Combine tofu, grapefruit segments, and avocado in a large bowl. Add remaining tablespoon olive oil and remaining za'atar, season with salt, and gently fold together.
Add greens and half of dressing and gently fold to combine. Serve immediately, drizzling remaining dressing on top.
I've been making versions of this salad with crispy tofu, avocado, and grapefruit, flavored with za'atar and topped with a miso and tahini dressing, on and off for the last couple of months, each time tweaking the ingredients a bit, substituting different greens, altering the ratio of dressing components, et cetera. I've come to the conclusion that the base is great no matter what you do with it. Add some chopped raw kale and chickpeas? Delicious. Add a splash of fish sauce (for a non-vegan version) and some toasted pita bread croutons? Fantastic. Toasted pine nuts and roasted beets? It works.
I think it has to do with the texture of those three main ingredients. Crisp tofu, creamy avocado, and juicy grapefruit.
The tofu I slow-cook in olive oil using my crispy tofu method* until it's a deep golden brown, before sprinkling it with some za'atar. Za'atar is technically an herb related to thyme, but the word is most often used to refer to a spice blend that heavily features that herb, along with toasted sesame seeds and lemony sumac berries. The za'atar I use is a blend that my Lebanese friend brings to me from back home, but you can find decent versions at spice shops or online. I know, I know—two crispy tofu recipes in one week! But just think about how many chicken recipes your average food website posts in a week, and it won't seem excessive anymore.
This being St Louis, plump, ripe avocados with just the perfect amount of give aren't easy to find year-round ), which means they make their way onto my table with here and thee.

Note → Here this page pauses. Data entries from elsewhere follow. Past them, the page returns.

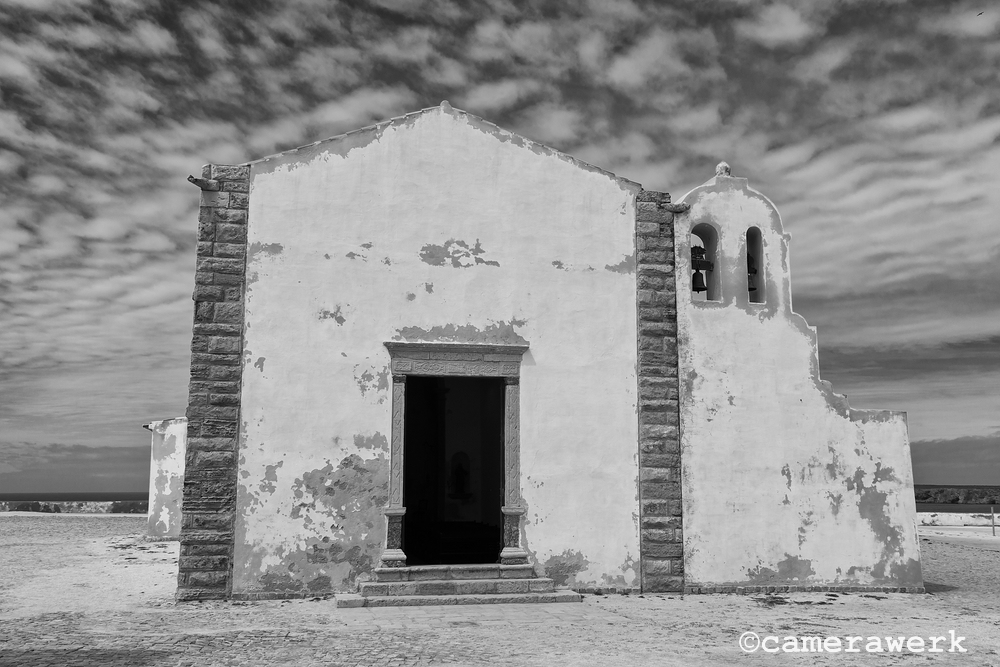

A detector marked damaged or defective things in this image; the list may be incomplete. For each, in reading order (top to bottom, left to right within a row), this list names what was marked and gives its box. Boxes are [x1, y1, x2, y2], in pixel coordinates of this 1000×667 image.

peeling plaster wall [145, 420, 188, 540]
peeling plaster wall [232, 107, 640, 596]
peeling plaster wall [672, 174, 920, 588]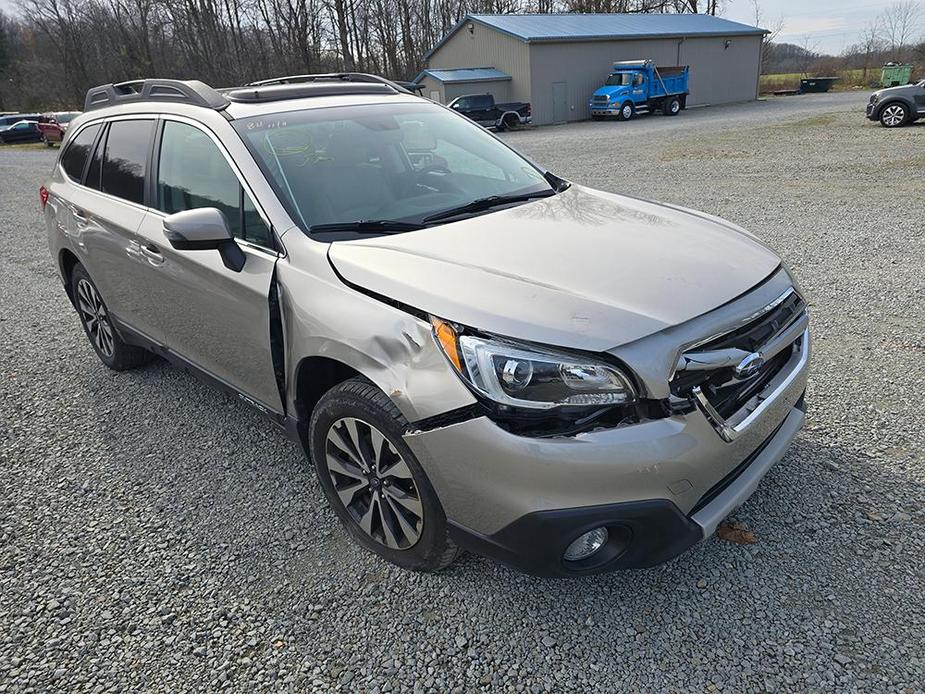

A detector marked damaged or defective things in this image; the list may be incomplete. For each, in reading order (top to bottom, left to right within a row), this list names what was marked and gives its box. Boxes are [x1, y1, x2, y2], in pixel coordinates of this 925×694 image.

hood crease dent [328, 186, 776, 354]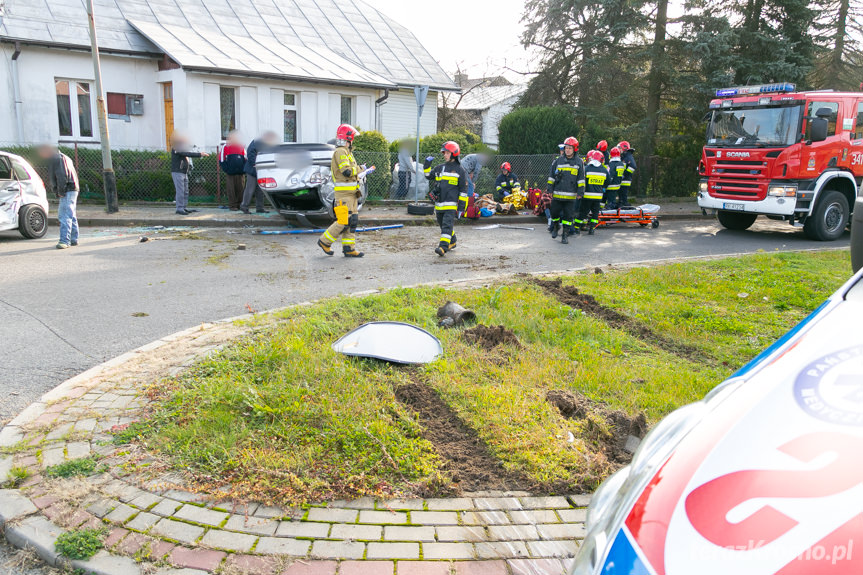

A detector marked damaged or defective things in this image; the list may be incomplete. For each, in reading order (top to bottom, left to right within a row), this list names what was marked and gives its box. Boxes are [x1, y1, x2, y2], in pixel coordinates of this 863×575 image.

damaged white car [0, 152, 49, 240]
overturned silver car [255, 142, 366, 225]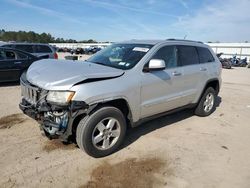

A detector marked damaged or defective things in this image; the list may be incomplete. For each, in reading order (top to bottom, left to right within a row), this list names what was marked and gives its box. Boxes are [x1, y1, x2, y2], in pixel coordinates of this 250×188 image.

damaged front end [19, 73, 88, 141]
crumpled hood [26, 59, 124, 90]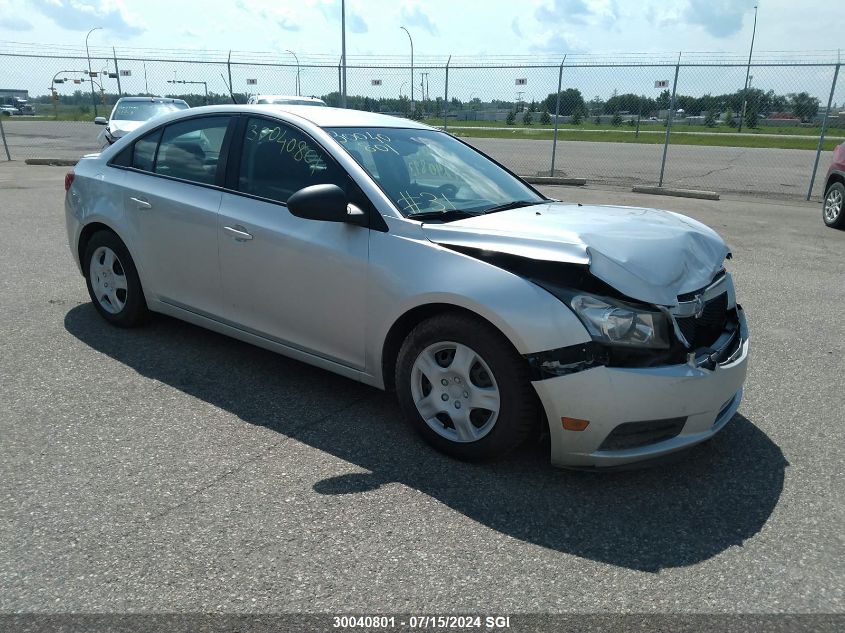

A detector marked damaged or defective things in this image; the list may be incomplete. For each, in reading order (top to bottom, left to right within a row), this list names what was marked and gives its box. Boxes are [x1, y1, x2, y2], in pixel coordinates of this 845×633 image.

crumpled hood [107, 120, 143, 138]
crumpled hood [426, 200, 728, 304]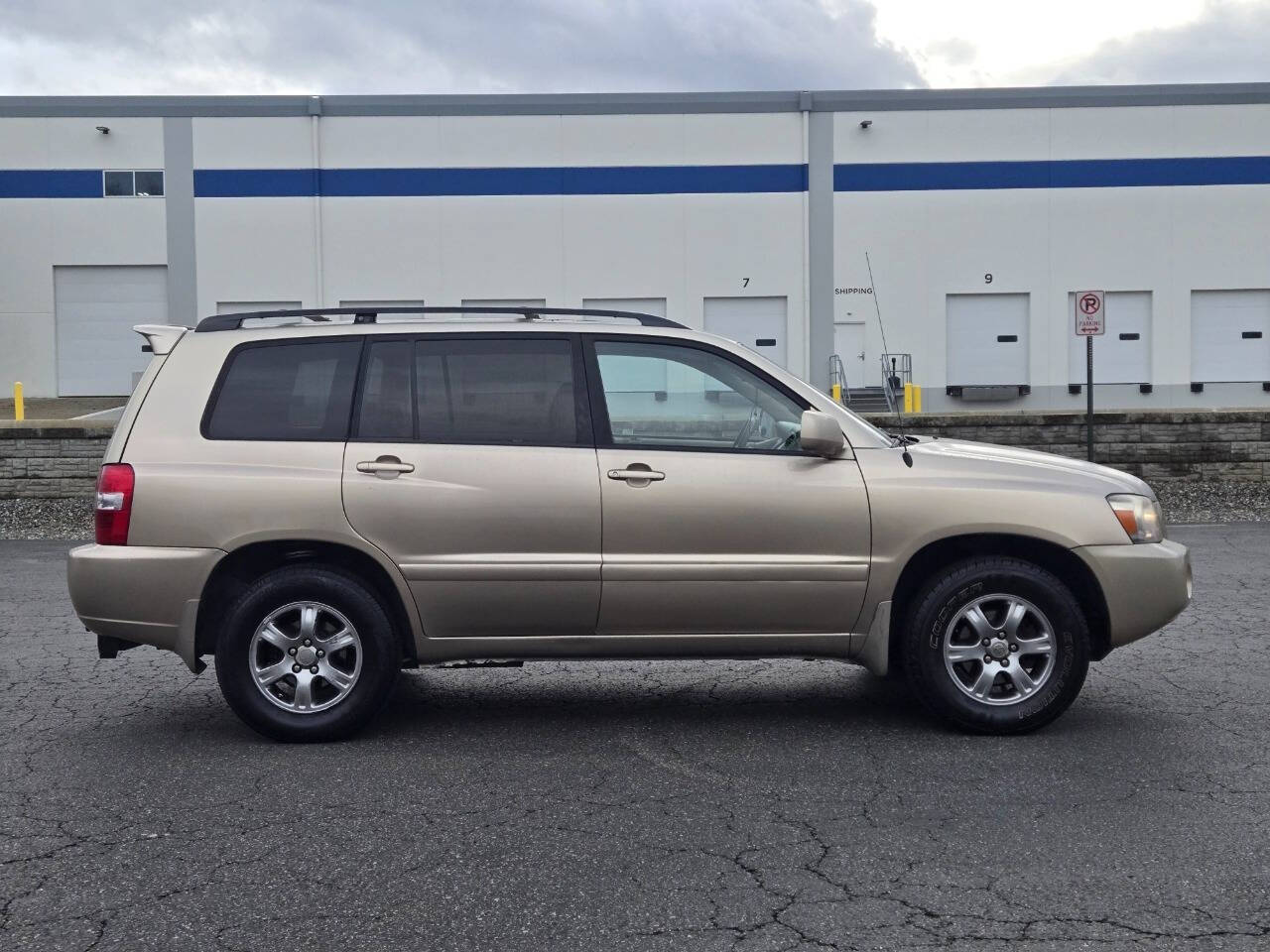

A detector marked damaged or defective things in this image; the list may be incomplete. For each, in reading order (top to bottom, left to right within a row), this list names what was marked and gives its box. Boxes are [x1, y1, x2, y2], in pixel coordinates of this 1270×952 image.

cracked asphalt [0, 524, 1262, 948]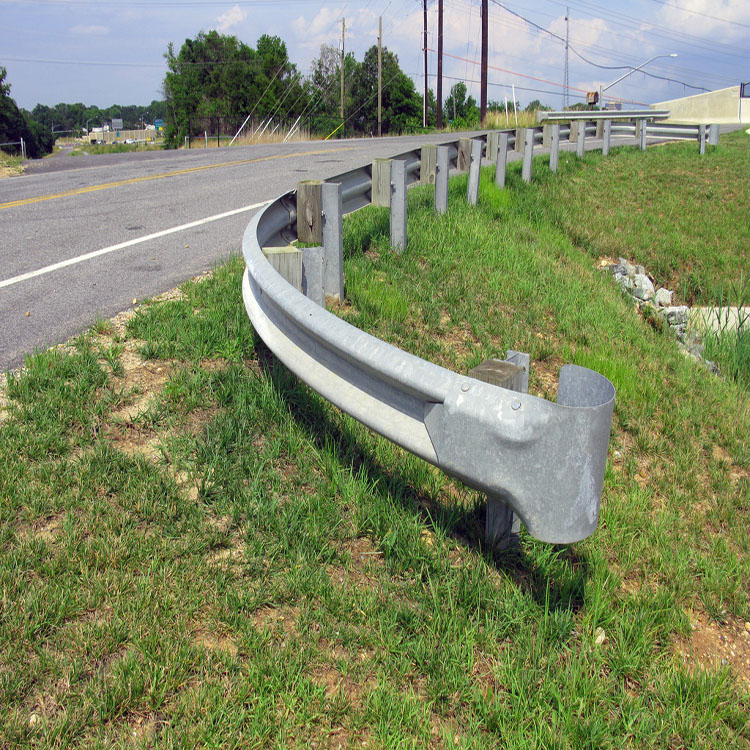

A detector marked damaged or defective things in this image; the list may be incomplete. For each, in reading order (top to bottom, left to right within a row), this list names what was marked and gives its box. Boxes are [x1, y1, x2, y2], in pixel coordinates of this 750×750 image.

damaged guardrail [244, 122, 720, 548]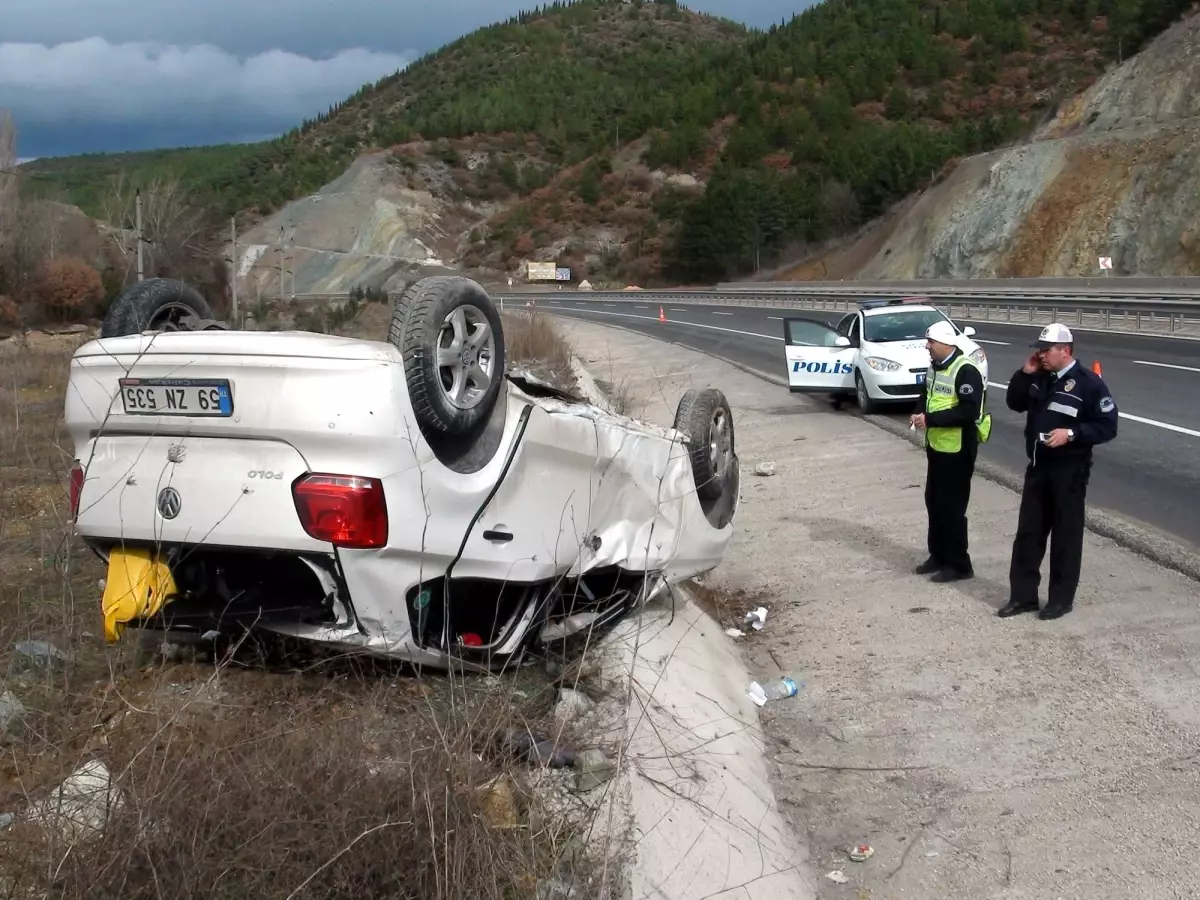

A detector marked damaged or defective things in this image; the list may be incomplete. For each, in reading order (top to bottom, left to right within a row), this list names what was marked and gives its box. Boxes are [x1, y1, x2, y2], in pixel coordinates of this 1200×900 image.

exposed car wheel [101, 276, 225, 336]
overturned white car [68, 274, 740, 668]
exposed car wheel [392, 274, 508, 468]
exposed car wheel [676, 386, 740, 528]
exposed car wheel [852, 370, 880, 416]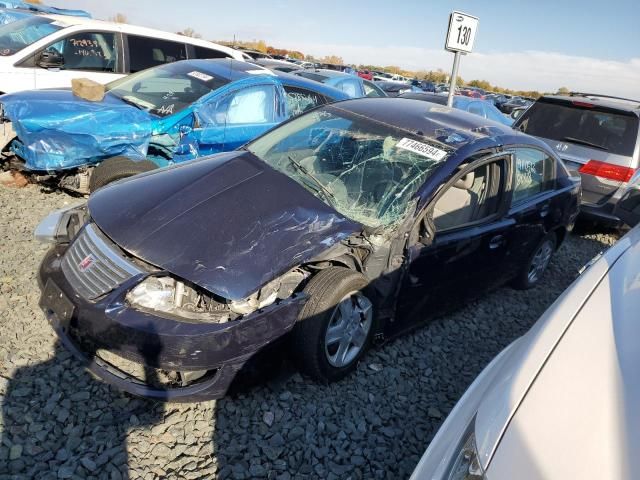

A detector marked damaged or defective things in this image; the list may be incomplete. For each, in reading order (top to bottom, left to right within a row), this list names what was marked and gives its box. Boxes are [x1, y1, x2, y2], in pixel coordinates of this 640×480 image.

shattered windshield [0, 15, 62, 55]
crumpled hood [1, 89, 154, 170]
shattered windshield [106, 62, 231, 117]
severely damaged sedan [0, 59, 348, 193]
crumpled hood [87, 150, 362, 300]
severely damaged sedan [37, 98, 584, 402]
shattered windshield [248, 106, 448, 228]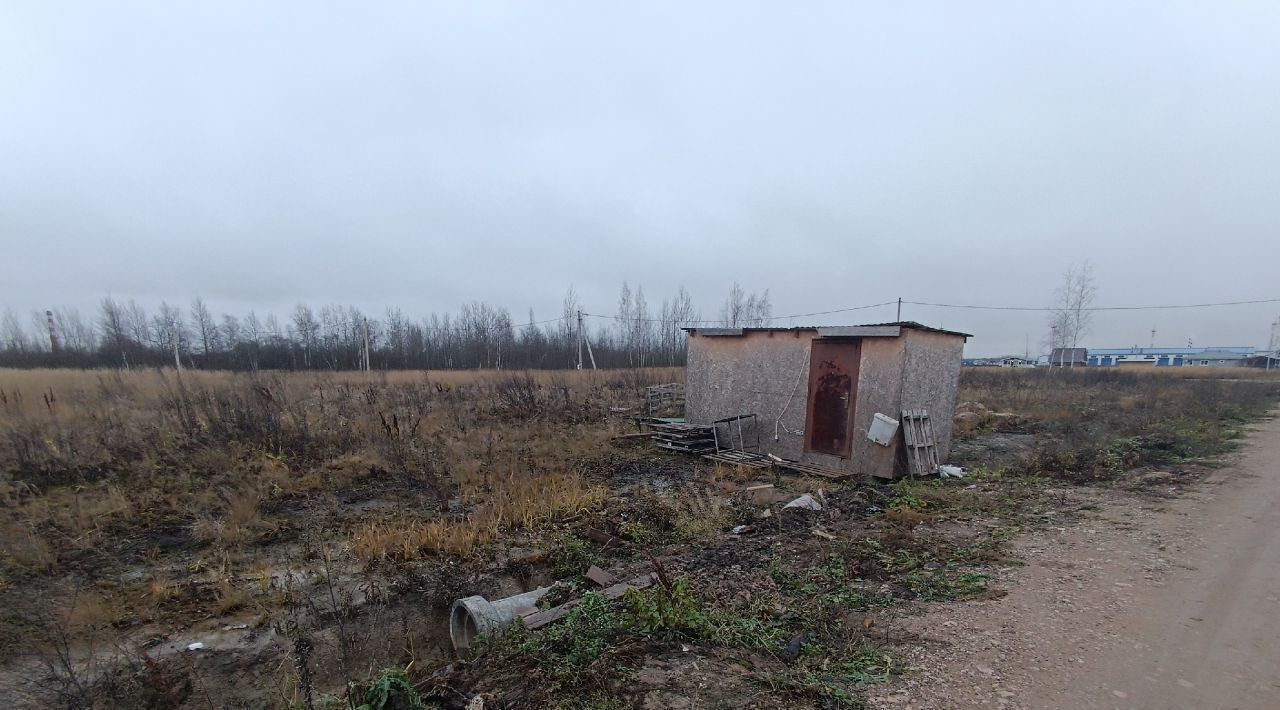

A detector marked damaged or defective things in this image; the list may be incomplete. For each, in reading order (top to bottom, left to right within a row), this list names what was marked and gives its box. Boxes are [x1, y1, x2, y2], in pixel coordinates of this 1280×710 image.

rusty metal door [804, 340, 864, 462]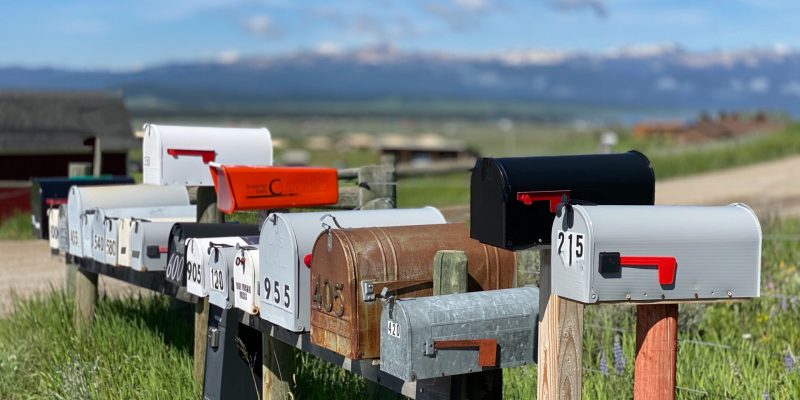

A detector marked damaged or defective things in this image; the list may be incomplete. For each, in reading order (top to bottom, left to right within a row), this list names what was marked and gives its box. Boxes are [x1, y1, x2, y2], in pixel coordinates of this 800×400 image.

rusty copper mailbox [310, 225, 516, 360]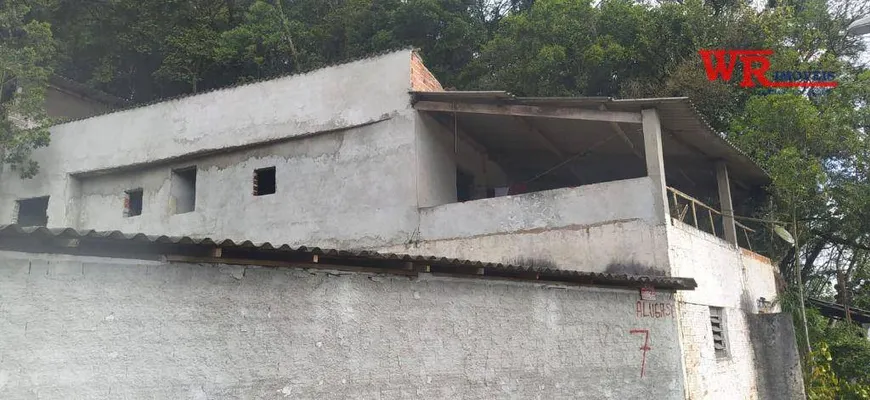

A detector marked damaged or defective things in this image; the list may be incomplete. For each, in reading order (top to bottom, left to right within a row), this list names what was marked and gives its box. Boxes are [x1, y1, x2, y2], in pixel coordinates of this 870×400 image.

rusty metal roof sheet [0, 225, 700, 290]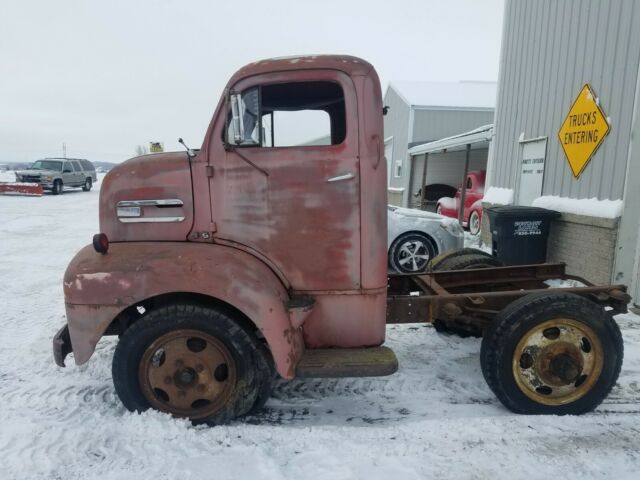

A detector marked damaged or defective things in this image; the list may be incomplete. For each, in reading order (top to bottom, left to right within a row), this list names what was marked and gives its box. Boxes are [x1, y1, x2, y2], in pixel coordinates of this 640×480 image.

rusty red truck [52, 56, 628, 424]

I fold the tofu, avocado, and grapefruit together with some extra-virgin olive oil before adding a bunch of greens (though, like I said, don't feel restricted to any one particular type of green!).
To dress the salad, I wanted to introduce an element that would be rich enough to stand up to the avocado and tofu, but wouldn't be so heavy that the greens would wilt. Tahini seemed like a natural choice to pair with the za'atar. To boost the umami factor, I combined it with miso paste, thinning the thick paste out with the juice I'd reserved after segmenting the grapefruit. Some lemon juice, more extra-virgin olive oil (the leftover za'atar-scented oil in the tofu pan found a new home in the dressing), and a touch of honey for sweetness rounded the dressing out. You can use agave nectar if you're a no-honey vegan.